**TEXTO**
Ese instrumento de defensa desarmado le enseña la condición penosa del avión
aliado. Ahora advierte por qué no fue repelido, por qué no adoptó una maniobra
de distracción. Lo que vuela es una bestia herida. El problema principal del
bombardero estadounidense no es el avión de combate alemán, sino sostener en
vuelo a la propia nave y curar a los tripulantes heridos.
El piloto avanza con su caza. Ya no lo tiene en la mira, ya
despegó su dedo del gatillo. Lo que ve es un bombardero esquelético que apenas
logra sostenerse en el aire. Observa a través del fuselaje despedazado.
Distingue las vísceras del avión. Ni siquiera hay metralletas laterales
preocupadas en él. Las urgencias son otras: los tripulantes heridos gimen de
dolor, los tripulantes sanos procuran calentar la morfina congelada para
aplicar primeros auxilios. La escena le devuelve un esbozo de conmiseración. Un
nazi se apiada.
El piloto es alemán. Se apellida Stigler. Cuando descubre
un bombardero enemigo estropeado, indefenso, vulnerable y carreteando de
regreso a su espacio aéreo, piensa en August, su hermano, en lo que le enseñó
Gustav Roedel, su mentor, y no ataca.
Ludwig Franz Stigler nació en Ratisbona, Baviera, en 1915, en plena Primera Guerra Mundial. Era hijo de un aviador veterano que combatió en esa contienda. Por transferencia hereditaria, convivió en un ambiente que le sembró el deseo de ser lo mismo que fue su padre. A los doce años comenzó con instrucciones en planeadores. Se convirtió en piloto en la Deutsche Luft Hansa, la aerolínea predecesora de la actual Lufthansa. En 1940, a sus 25 años, se incorporó a la Luftwaffe como instructor. Ese mismo año, August, su hermano mayor murió a bordo de un Junkers Ju 88, un bombardero bimotor alemán, derribado por fuerzas aliadas.

**DATOS DADOS**
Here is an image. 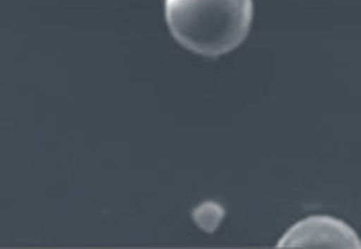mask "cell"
I'll return each instance as SVG.
<instances>
[{
	"label": "cell",
	"mask_w": 361,
	"mask_h": 249,
	"mask_svg": "<svg viewBox=\"0 0 361 249\" xmlns=\"http://www.w3.org/2000/svg\"><path fill=\"white\" fill-rule=\"evenodd\" d=\"M253 13V0H164V18L177 44L206 58L237 49L250 35Z\"/></svg>",
	"instance_id": "cell-1"
},
{
	"label": "cell",
	"mask_w": 361,
	"mask_h": 249,
	"mask_svg": "<svg viewBox=\"0 0 361 249\" xmlns=\"http://www.w3.org/2000/svg\"><path fill=\"white\" fill-rule=\"evenodd\" d=\"M276 248H354L361 242L354 229L340 219L312 215L296 222L286 231Z\"/></svg>",
	"instance_id": "cell-2"
}]
</instances>
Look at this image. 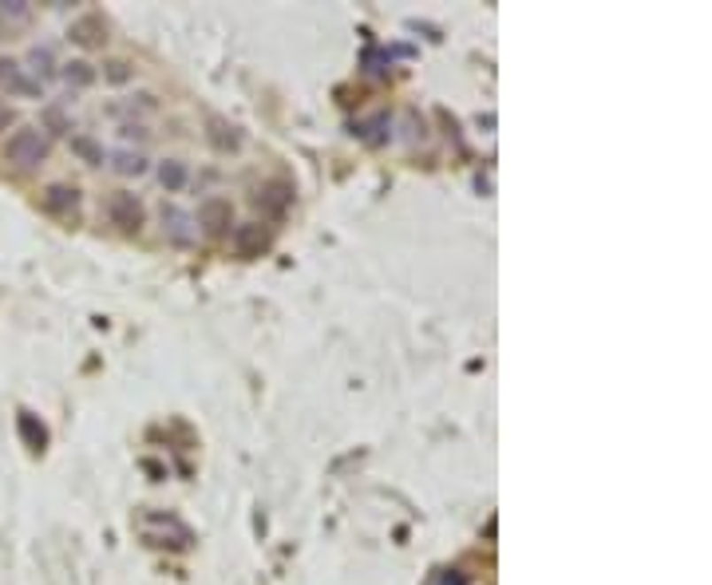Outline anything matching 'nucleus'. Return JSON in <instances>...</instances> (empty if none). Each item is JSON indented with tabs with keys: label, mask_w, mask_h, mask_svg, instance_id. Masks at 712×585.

**TAREA**
Copia sin cambios el trozo del texto sobre el piloto Stigler que empieza con "Ese instrumento de" y acaba con "nazi se apiada.".

**RESPUESTA**
Ese instrumento de defensa desarmado le enseña la condición penosa del avión
aliado. Ahora advierte por qué no fue repelido, por qué no adoptó una maniobra
de distracción. Lo que vuela es una bestia herida. El problema principal del
bombardero estadounidense no es el avión de combate alemán, sino sostener en
vuelo a la propia nave y curar a los tripulantes heridos.
El piloto avanza con su caza. Ya no lo tiene en la mira, ya
despegó su dedo del gatillo. Lo que ve es un bombardero esquelético que apenas
logra sostenerse en el aire. Observa a través del fuselaje despedazado.
Distingue las vísceras del avión. Ni siquiera hay metralletas laterales
preocupadas en él. Las urgencias son otras: los tripulantes heridos gimen de
dolor, los tripulantes sanos procuran calentar la morfina congelada para
aplicar primeros auxilios. La escena le devuelve un esbozo de conmiseración. Un
nazi se apiada.